Here is what the commenter (Lisa) had to say:
Skinnygossip isn’t a pro ana site, it’s a pro skinny site. The owner of SkinnyGossip doesn’t encourage mental illness and there is a support group for girls who suffered from eating disorders on the Skinnygossip forums. Some of the “starving tips” may seem dumb but they don’t encourage you to harm yourself in any way, the term is just used to get more attention. SkinnyGossip is more about fashion and models then it is about losing weight.
Really? I thought to myself, taking another look at the site. And yes, Skinny Gossip was just as I remembered. It’s the classic case study of a pro-ana blog and demonstrates all the insidious ways such sites operate.

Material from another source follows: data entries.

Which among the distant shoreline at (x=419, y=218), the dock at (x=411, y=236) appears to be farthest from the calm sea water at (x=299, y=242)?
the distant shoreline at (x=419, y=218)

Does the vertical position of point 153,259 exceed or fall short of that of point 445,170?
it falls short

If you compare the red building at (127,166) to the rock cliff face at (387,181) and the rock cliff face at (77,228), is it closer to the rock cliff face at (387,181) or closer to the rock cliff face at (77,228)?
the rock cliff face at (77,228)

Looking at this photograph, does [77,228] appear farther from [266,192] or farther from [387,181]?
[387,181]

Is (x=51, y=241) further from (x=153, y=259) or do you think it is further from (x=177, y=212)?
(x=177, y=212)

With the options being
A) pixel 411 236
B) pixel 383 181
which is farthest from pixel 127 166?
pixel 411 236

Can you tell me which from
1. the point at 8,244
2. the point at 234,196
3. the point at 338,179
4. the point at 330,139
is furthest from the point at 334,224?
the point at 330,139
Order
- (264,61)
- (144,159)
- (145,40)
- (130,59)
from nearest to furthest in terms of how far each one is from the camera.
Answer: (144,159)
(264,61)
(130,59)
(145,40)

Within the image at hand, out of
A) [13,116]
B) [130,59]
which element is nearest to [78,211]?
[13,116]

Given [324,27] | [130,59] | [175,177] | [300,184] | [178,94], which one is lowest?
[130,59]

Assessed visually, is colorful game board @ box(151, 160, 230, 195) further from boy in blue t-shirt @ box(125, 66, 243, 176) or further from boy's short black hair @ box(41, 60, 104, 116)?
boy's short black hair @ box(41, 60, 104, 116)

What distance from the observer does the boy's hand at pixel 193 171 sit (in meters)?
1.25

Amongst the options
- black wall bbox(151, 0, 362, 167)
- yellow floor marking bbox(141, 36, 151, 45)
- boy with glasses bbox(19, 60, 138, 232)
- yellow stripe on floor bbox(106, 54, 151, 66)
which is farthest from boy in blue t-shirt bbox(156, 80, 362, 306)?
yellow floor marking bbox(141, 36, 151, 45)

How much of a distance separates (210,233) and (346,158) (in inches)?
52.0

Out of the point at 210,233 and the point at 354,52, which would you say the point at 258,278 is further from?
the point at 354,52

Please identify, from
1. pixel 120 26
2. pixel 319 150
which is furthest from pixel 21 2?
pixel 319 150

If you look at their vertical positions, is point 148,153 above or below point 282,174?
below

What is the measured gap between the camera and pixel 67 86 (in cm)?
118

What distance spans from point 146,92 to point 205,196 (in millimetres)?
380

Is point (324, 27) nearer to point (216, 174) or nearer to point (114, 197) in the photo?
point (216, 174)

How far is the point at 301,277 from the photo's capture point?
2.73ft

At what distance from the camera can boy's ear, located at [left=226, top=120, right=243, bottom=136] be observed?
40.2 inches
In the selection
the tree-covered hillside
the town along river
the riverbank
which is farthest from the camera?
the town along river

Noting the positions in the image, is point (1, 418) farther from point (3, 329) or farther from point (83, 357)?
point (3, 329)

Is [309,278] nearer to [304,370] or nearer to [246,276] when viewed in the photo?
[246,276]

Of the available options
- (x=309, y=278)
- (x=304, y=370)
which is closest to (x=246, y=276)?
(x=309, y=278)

Pro-anorexia (pro-ana), pro-bulimia (pro-mia), and pro-eating disorder (pro-ed) blogs are “how to” guides encouraging and promoting eating disorders. I’m going to refer to them jointly as pro-ana blogs. According to the National Eating Disorders Association’s (NEDA’s) Media Guidelines For Responsible Coverage of Pro-Anorexia/Pro-Bulimia/Thinspiration:
Pro-ana/pro-mia/thinspo refers to web content that intentionally encourage or glorify dangerous behaviors characteristic of those who struggle with the eating disorders Anorexia Nervosa and Bulimia Nervosa, which can be life-threatening.
The National Association of Anorexia Nervosa and Associated Disorders (ANAD) notes:
On these sites, users are instructed and motivated to lose weight to be part of an “elite,” though hazardous, online community. Some initially appear friendly and benign. However, they can pose a serious threat to some individuals, not simply because they promote eating disorder behaviors, but because they build a sense of community that is unhealthy. They lure the impressionable and persuade them that the Pro-Ana community is providing caring and nurturing advice.
That’s perhaps the most dangerous part. These websites aren’t necessarily going to come out and say I’m going to teach how to have an eating disorder, even though it’s bad for you. Some are overt, unapologetic and defend the “lifestyle.” Others, however, are more subtle and sinister. According to ANAD:
It’s also increasingly more difficult to detect Pro-Ana sites. Many are disguised as positive sites where people help each other lose weight together. They come together under the banner of “thinspiration,”dispensing tips and tricks to lose weight. Some begin innocently enough but quickly descend into full-fledged Pro-Ana. In June 2010, researchers from Johns Hopkins studied the content of 180 sites they discovered while searching for terms like “Pro-Anorexia” and “thin and support.” 83% of the sites they viewed contained suggestions for engaging in eating disorder behaviors. A minority provided information on recovery, but also encouraged eating disorder behaviors. Contradicting information like this may influence innocent and impressionable site users, like children, adolescents and those who already feel isolated.